In December 2010, I attended a small brainstorming session at the U.S. Department of Health and Human Services’ Office of the Assistant Secretary for Preparedness and Response. ASPR is the entity responsible for dealing with widespread public health emergencies—for assuring that community healthcare systems are ready and able to care for that which rarely happens, but would have dire consequences if it did. ASPR grants have provided many communities with preparedness funds for such things as hospital decontamination capabilities, personal protective equipment for EMS personnel, and a variety of training resources. It also manages the National Disaster Medical System (NDMS).1
The topic of the meeting, which was attended by leading emergency physicians, public health physicians, health economics and policy experts (and me), was, “How can we improve the emergency care system while at the same time improving surge capacity and our ability to deal with large public health emergencies?” The emergency care system was loosely defined to include EMS, primary care and emergency care—a far narrower definition than is usually applied at the federal level, but a bit broader than that used in the “field EMS bill” recently introduced in Congress.2
I found this meeting extremely stimulating. I have rehashed and replayed its discussions many times, discussed them with peers, and read a number of articles written by people who share all or part of the vision I’ve developed and embraced.

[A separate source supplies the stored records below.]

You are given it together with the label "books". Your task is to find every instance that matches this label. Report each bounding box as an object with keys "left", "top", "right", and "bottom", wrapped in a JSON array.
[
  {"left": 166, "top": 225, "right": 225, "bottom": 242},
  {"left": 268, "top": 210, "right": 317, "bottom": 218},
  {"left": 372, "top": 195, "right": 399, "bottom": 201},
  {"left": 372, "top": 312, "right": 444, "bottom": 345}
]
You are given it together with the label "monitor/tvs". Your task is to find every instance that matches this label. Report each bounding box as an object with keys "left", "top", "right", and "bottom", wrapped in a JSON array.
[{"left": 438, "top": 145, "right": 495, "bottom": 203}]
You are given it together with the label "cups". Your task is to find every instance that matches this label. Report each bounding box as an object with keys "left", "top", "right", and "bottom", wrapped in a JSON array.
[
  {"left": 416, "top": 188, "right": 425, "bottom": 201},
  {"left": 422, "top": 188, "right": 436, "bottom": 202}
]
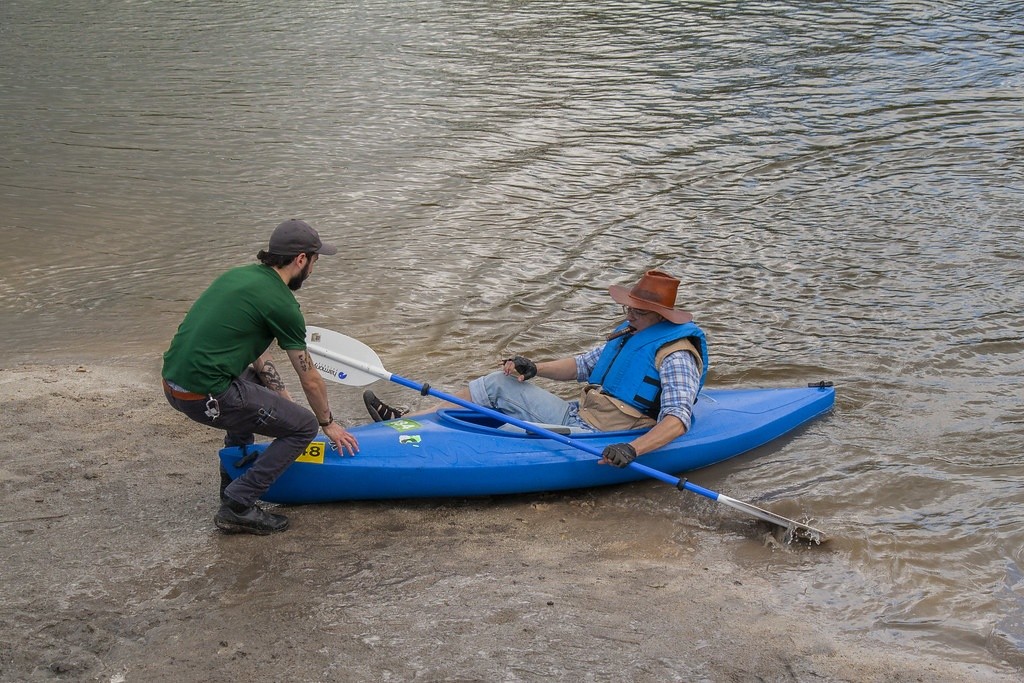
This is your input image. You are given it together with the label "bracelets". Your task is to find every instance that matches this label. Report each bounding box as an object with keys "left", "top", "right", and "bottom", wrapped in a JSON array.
[{"left": 319, "top": 412, "right": 333, "bottom": 426}]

I think EMS in the United States is at a crossroads. The Institute of Medicine has identified this,3 although I’m not sure we’re talking about the same intersection. As a community, we are definitely polarized in our vision, and it doesn’t have anything to do with the colors of our trucks or whether our members also fight fires, enforce laws or wear hospital ID tags. Those differences have been and continue to be beaten to death, mostly without any grand meaning. The polarization I’ve observed exists across all those sectors. It is, in short, the way each of us answers the following question: Do we want EMS to be reactive or proactive? Simply put, reactive means we sit in our stations or on street corners and wait for someone to call us. Proactive means we get out and do things to improve the health of our community in between running emergency calls.
Today’s Reactive EMS Systems
Since the ambulances volantes operated by Napoleon’s surgeon general, Dominique-Jean Larrey,4,5 through the funeral home ambulances, tow-truck operator rescue services and up to most of today’s modern EMS systems, EMS has been a reactive service. Wait for a call for help, then respond and do the best we can for the person in distress with the knowledge, skills, abilities and tools available to us. There’s nothing particularly wrong with reactive EMS—we’ve saved a lot of lives, reduced significant suffering and helped millions of people along the way. What we may have missed is a number of things that impact us—things that happened not in the EMS industry, but in the world around us.
The care of chronic illness has improved greatly, so that people live longer. These people have healthcare needs beyond acute emergent care that can be addressed without necessarily involving transportation to hospitals.
Automotive engineering has reduced the incidence and severity of motor vehicle crashes. A crumpled vehicle no longer always correlates with a seriously injured person.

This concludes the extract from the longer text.